# START OF MATERIAL PROVIDED

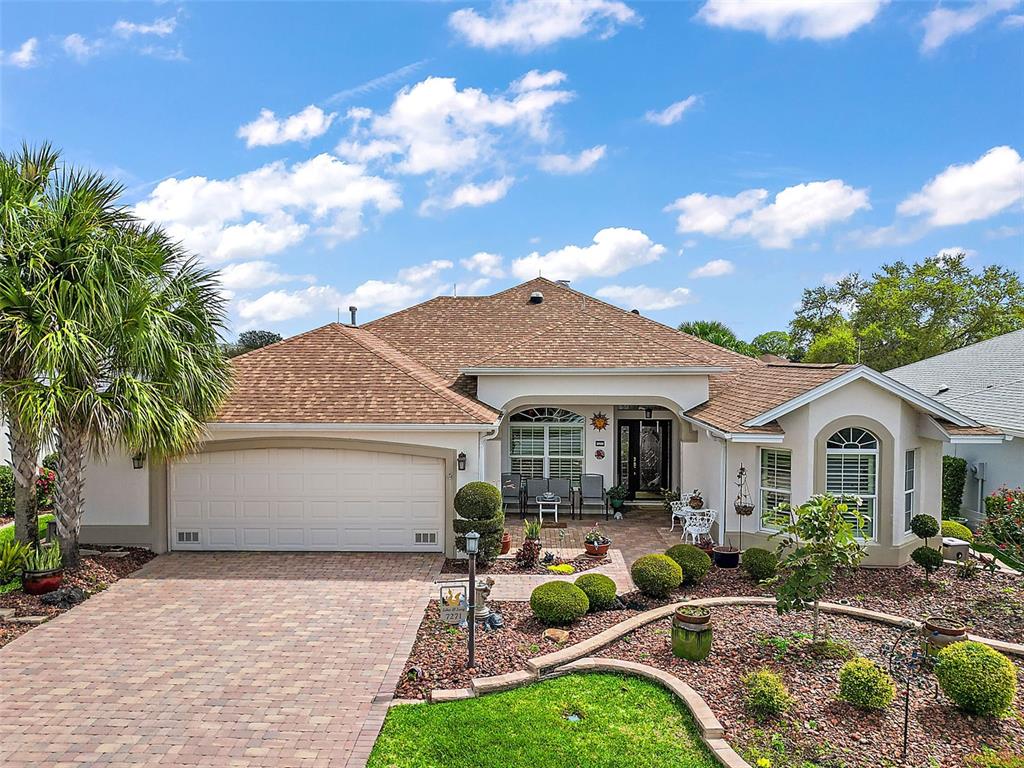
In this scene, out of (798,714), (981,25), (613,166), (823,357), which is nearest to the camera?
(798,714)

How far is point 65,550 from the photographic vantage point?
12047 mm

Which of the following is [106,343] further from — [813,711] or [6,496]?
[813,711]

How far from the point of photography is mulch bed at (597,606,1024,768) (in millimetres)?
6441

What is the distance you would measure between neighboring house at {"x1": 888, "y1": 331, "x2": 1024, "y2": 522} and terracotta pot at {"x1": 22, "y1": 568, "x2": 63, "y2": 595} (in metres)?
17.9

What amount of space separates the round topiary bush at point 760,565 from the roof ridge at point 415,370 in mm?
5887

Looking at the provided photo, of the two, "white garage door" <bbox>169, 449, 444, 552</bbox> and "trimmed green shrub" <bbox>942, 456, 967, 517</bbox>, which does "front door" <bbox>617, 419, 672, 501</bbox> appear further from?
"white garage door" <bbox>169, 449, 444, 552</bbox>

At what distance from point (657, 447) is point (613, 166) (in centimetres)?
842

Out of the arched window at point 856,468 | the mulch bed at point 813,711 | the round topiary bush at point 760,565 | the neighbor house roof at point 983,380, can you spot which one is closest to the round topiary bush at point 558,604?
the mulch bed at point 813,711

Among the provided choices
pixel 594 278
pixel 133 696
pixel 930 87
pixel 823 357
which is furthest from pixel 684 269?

# END OF MATERIAL PROVIDED

_GIVEN REQUEST_
Rewrite the listing above, swapping "round topiary bush" for "round hedge" everywhere and keeping everything else unchanged. Leave the pictures out.

_FINISHED TASK_
In this scene, out of (798,714), (981,25), (613,166), (823,357), which is nearest to the camera?
(798,714)

How far is point 65,550 from the photographic vantage point?
12047 mm

Which of the following is [106,343] further from — [813,711] or [6,496]?
[813,711]

How far from the point of photography is mulch bed at (597,606,1024,768) (in millimetres)?
6441

What is the distance you would measure between neighboring house at {"x1": 888, "y1": 331, "x2": 1024, "y2": 522} and terracotta pot at {"x1": 22, "y1": 568, "x2": 63, "y2": 595} (in metres)?
17.9

What amount of space separates the round hedge at point 760,565 from the roof ridge at point 415,370 in mm?
5887

Looking at the provided photo, of the two, "white garage door" <bbox>169, 449, 444, 552</bbox> and "trimmed green shrub" <bbox>942, 456, 967, 517</bbox>, which does "front door" <bbox>617, 419, 672, 501</bbox> appear further from?
"white garage door" <bbox>169, 449, 444, 552</bbox>

At what distance from point (657, 447) is point (613, 166) (in centimetres)?
842

Out of the arched window at point 856,468 | the mulch bed at point 813,711 | the round hedge at point 760,565 | the neighbor house roof at point 983,380, can you spot which one is closest to the round hedge at point 558,604?
the mulch bed at point 813,711

Among the provided choices
pixel 594 278
pixel 133 696
pixel 930 87
pixel 823 357
which is furthest from pixel 684 269?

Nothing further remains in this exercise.